Written by: 0xbread, TechFlow
Finding protocols with 10x/50x/100x potential isn't easy—especially in a bear market where low market cap doesn't guarantee survival into the next bull cycle.
Yet this hasn't stopped hot narratives from emerging. RabbitX, currently the most talked-about perpetual exchange, is about to arrive on StarkNet.

Now, let's start from the beginning and understand the RabbitX protocol.
RabbitX is a permissionless perpetual exchange built on Starknet.
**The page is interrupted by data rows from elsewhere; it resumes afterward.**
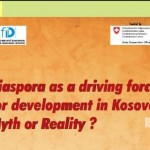 "Study: ""Diaspora as a driving force for development in Kosovo: Myth or Reality?"""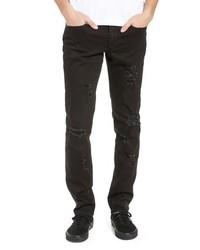 The Rail Shredded Slim Fit Jeans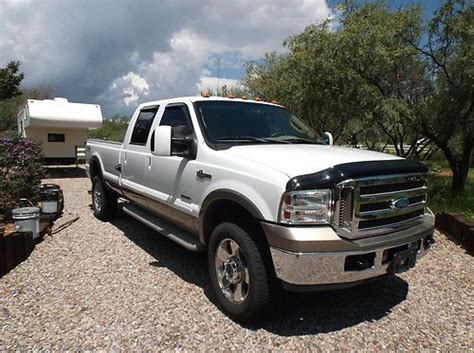 2007 ford f350 diesel purchase used 2007 ford f350 supercrew diesel longbed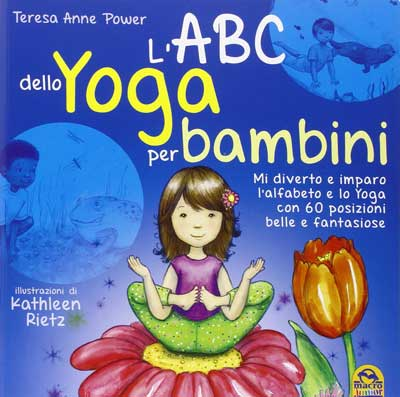 L'abc dello yoga bambini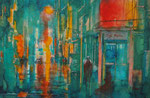 night in the city, 30x40 cm, 140 Euro ohne Rahmen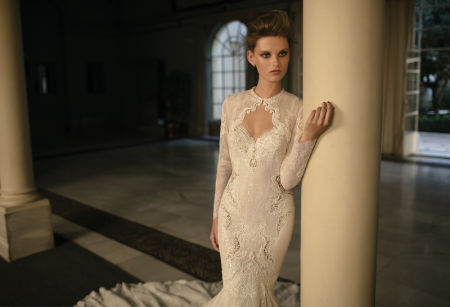 0O7A22981 450x307 - Berta Bridal bewitching fall 2016 collection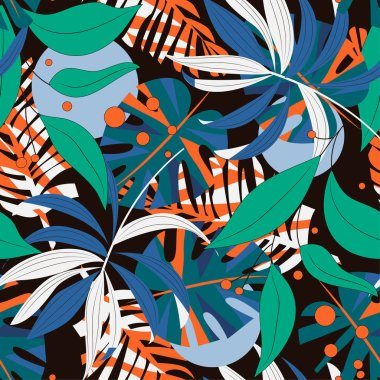 Abstract seamless pattern with colorful tropical leaves and plants. Vector design. Jungle print. Flowers background. Printing and textiles. Exotic tropics. Fresh design.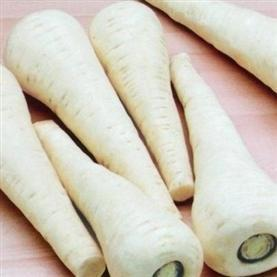 PERFECT PARSNIP TRIO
With RabbitX, you can trade using an order book and access up to 20x leverage.
Built using low-latency ZK-STARK technology, RabbitX offers users extremely fast confirmation speeds, zero gas fees, and full security inheritance from Ethereum L1.
Combined with these three advantages and 24/7 access to cryptocurrency markets, RabbitX is truly a DeFi product. Instant experience, high security, and zero gas fees make it highly appealing to users—and more accessible even to blockchain newcomers.

RabbitX’s Vision
DeFi user experience and technology still need improvement—DeFi trading remains slow and expensive: if it's fast, it sacrifices stability like Solana does. The RabbitX team believes DeFi shouldn’t require such trade-offs—speed and security are equally important.
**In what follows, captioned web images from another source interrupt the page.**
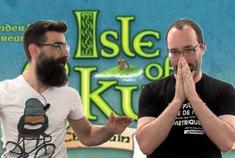 Isle of Skye: De Laird a Roi , de la vidéo en plus !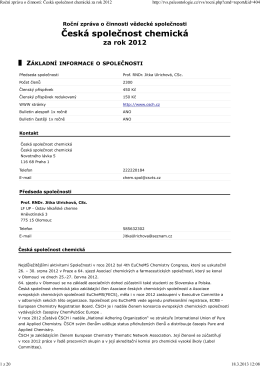Roční zpráva o činnosti: Česká společnost chemická za rok 2012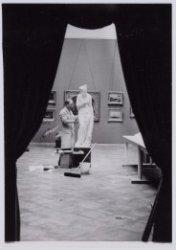 Tentoonstelling Fodor aan de Keizersgracht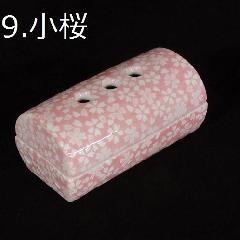 ◇美濃焼筒型香彩器 �H小桜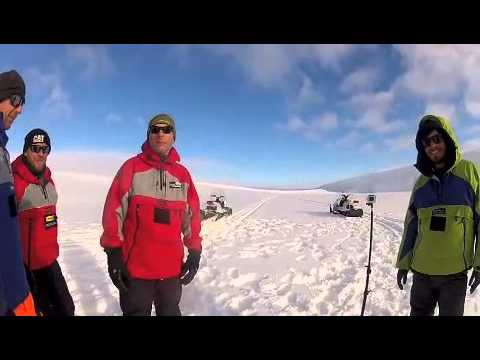 The Coldest Journey on Earth Sir Ranulph Fiennes - Radio Structures Proud Sponsors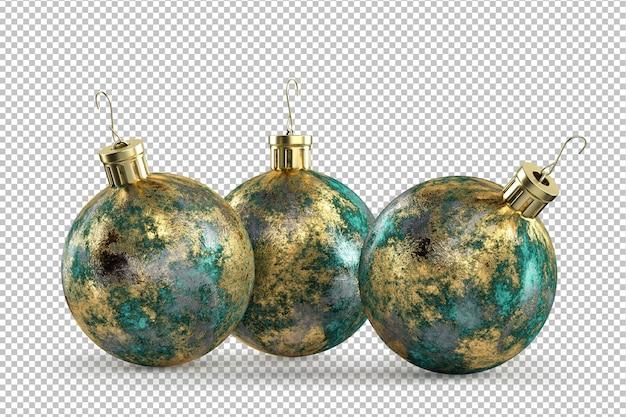 Dekorative weihnachtskugeln aus patiniertem messing. 3d-rendering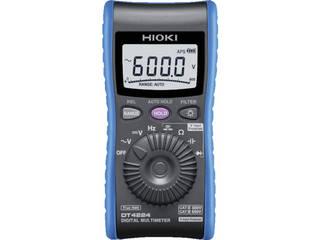 HIOKI/日置電機 デジタルマルチメータ DT4224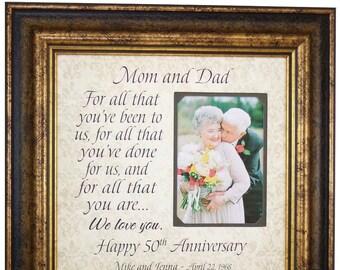 Anniversary Gift for Parents, Golden Anniversary Gift for 50th Anniversary, For All That You Have Been, Wedding Anniversary Gift, 16x16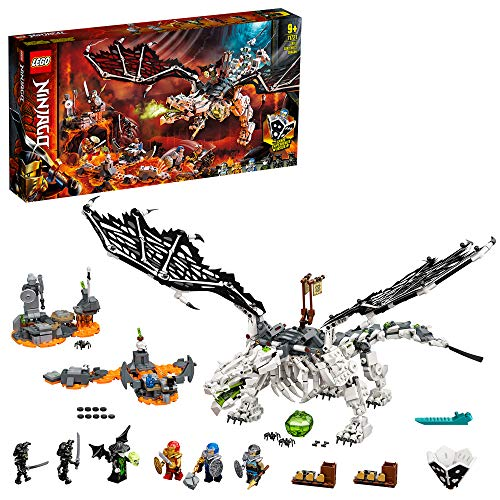LEGO 71721 NINJAGO Skull Sorcerer's Dragon Toy 2in1 Building Set & Board Game with Skeleton Army Figures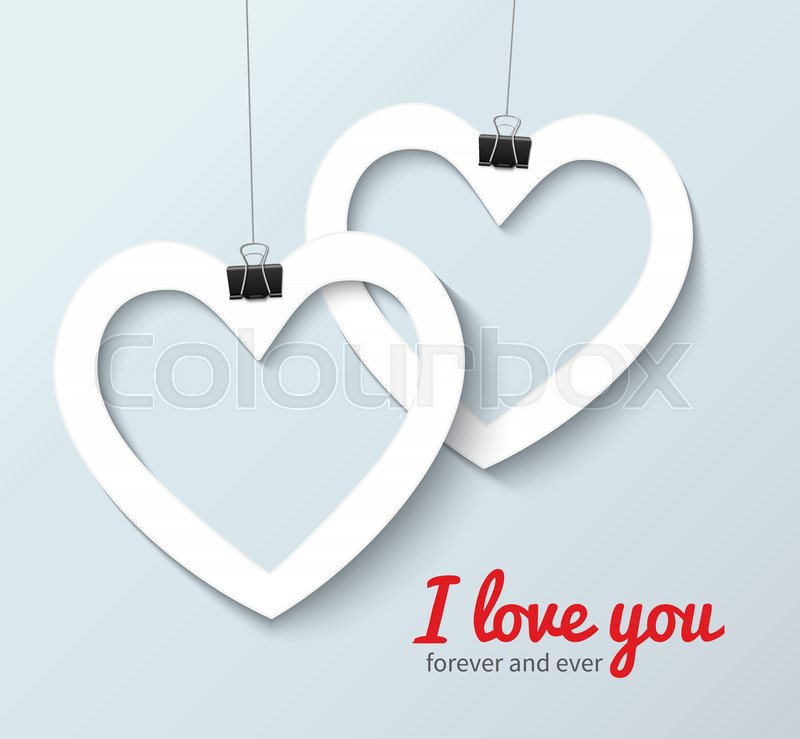 Vector Love Heart Symbol Two Cross Paper Hearts Card Template With
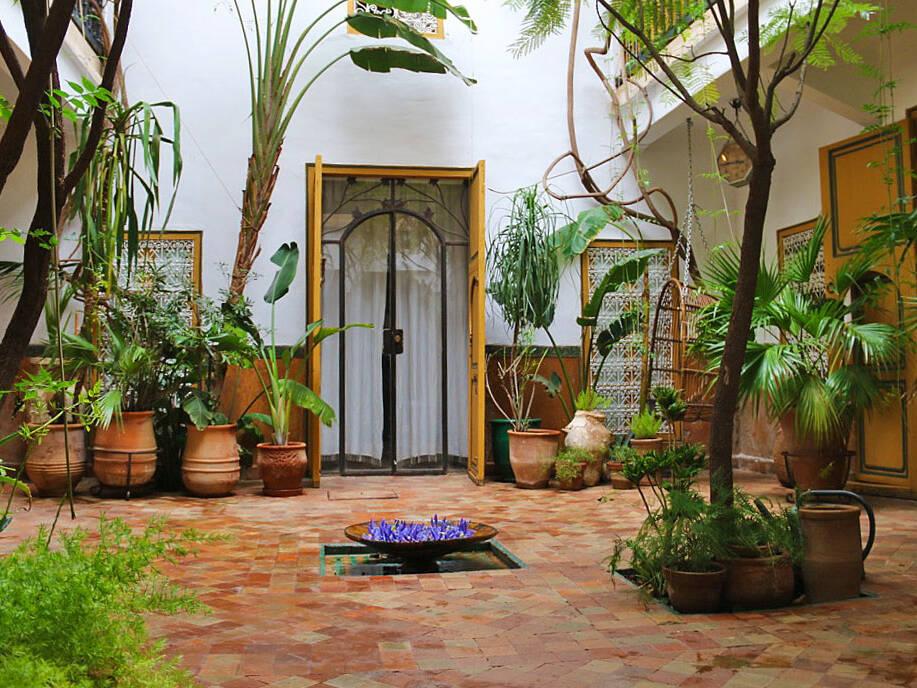 garden at riad dar rbaa laroub medina marrakech morocco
The team aims to build a solution that accelerates the DeFi revolution—preserving DeFi’s permissionless, open-access nature while delivering speed and security comparable to traditional finance. That’s how RabbitX was born.
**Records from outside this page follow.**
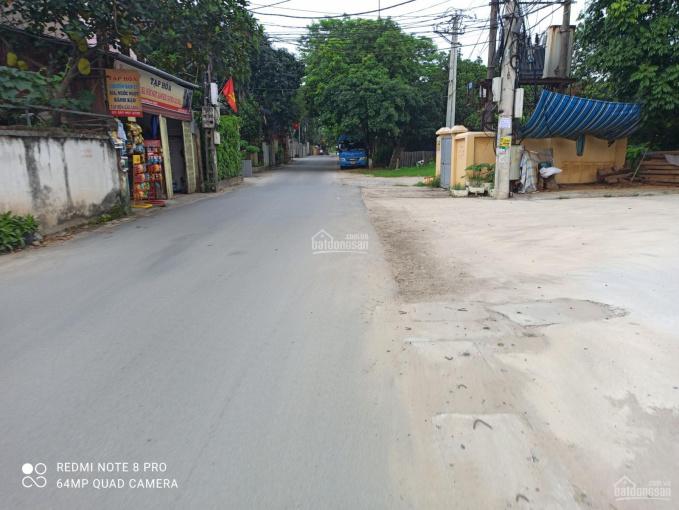 Bán đất thôn Trung Việt Hùng Đông Anh, lô góc 3 mặt thoáng, xe tải tránh nhau, 30m2 lưu không ảnh 0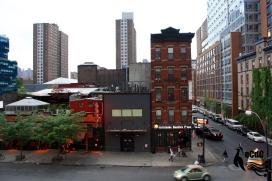 2015 05-27 NYC 16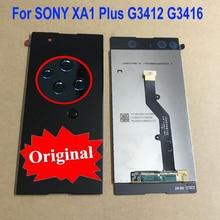 100% capteur dorigine LCD écran tactile écran numériseur assemblée pour Sony Xperia XA1 Plus G3412 G3416 G3426 téléphone pièces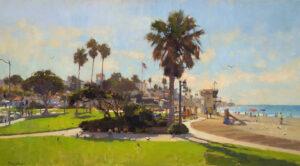Laguna Invitational Morning at Main Beach by Jim McVicker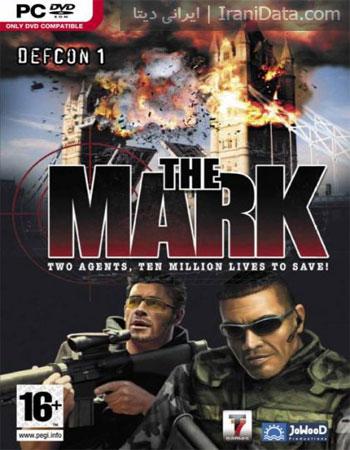 دانلود بازی Project IGI 4 The Mark (نسخه فارسی) برای PC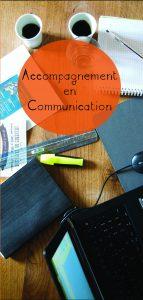 accompagnement en communication
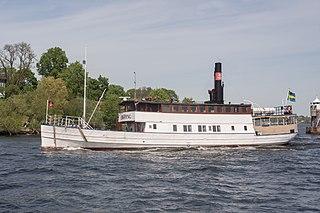 MV <i>Enköping</i> listed historical ship in Sweden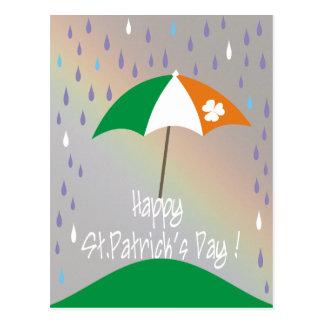 Happy St.Patrick's Day! Irish Flag Funny Postcard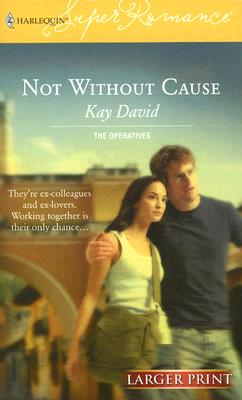 Image for Not Without Cause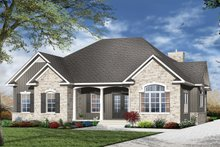 Dream House Plan - European Exterior - Front Elevation Plan #23-529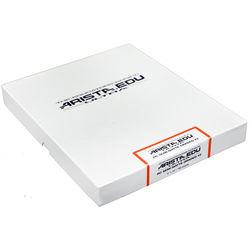 "Arista EDU Ultra Graded RC Paper (Semi-Matte, Grade 2, 8 x 10"", 100 Sheets)"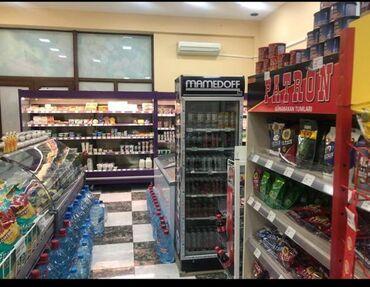 - Azərbaycan: Icareye Obyekt/Market 140m2 avadanliqla birlikde xatayi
RabbitX changes people’s relationship with financial markets by providing financial freedom and accessibility to everyone seeking financial independence.
True to DeFi’s mission, RabbitX provides open access to global financial markets for everyone. Now, it’s time to dive down the rabbit hole.
Liquidations
Since it's a perpetual exchange, liquidation is an unavoidable topic. Let’s take a look at the solution RabbitX offers.
RabbitX’s risk management engine is based on rigorous research and testing, designed to ensure fair and orderly liquidations. RabbitX’s cutting-edge risk model protects both traders and the exchange.
RabbitX’s margin requirements are: liquidation margin—2%, maintenance margin—3%.
Based on these figures, RabbitX has established a 3-step waterfall structure to manage liquidations:
Waterfall 1:
When an account’s equity falls below the maintenance margin requirement, it undergoes partial liquidation until the account’s equity rises back above the maintenance margin level.
During liquidation, users cannot place new orders, cancel existing orders, or withdraw funds. Once the account’s net value recovers above the maintenance margin threshold, it exits liquidation status.
Waterfall 2:
If an account’s equity drops below the liquidation margin, the position will be forcibly closed at zero price (setting the account equity to zero).
If RabbitX can liquidate the position at a price better than zero, the surplus goes into the insurance fund. If RabbitX cannot liquidate the position at a price better than zero, the loss is covered by the insurance fund.
Waterfall 3:
If the RabbitX insurance fund balance drops below zero, opposite positions will be automatically reduced at the insurance fund’s zero-price point. Auto-deleveraging only occurs as the final step when the insurance fund’s net value is negative.
RabbitX takes all possible measures to avoid auto-deleveraging, including implementing algorithms to minimize its impact.
Insurance Fund
RabbitX uses an insurance fund to prevent auto-deleveraging of trader positions. This fund acts as a buffer for liquidation orders before the auto-deleveraging system takes over.
As previously mentioned, if a position is liquidated at a price better than zero, the fund grows; if liquidated at a worse price, the fund is depleted.
Fees and Rates
RabbitX’s fee structure has unique features. Trading fees vary by tier, ranked according to 30-day trading volume. RabbitX classifies traders from Shrimp to Whale, but Makers receive 0 fees regardless of tier.

RabbitX calculates hourly funding rates using an index price designed to track the underlying spot market. This index price is computed as the median of market prices across multiple exchanges (both CEXs and DEXs).
When the perpetual contract trades above the spot index price over a 1-hour TWAP, the funding rate is positive, so longs pay shorts (and vice versa).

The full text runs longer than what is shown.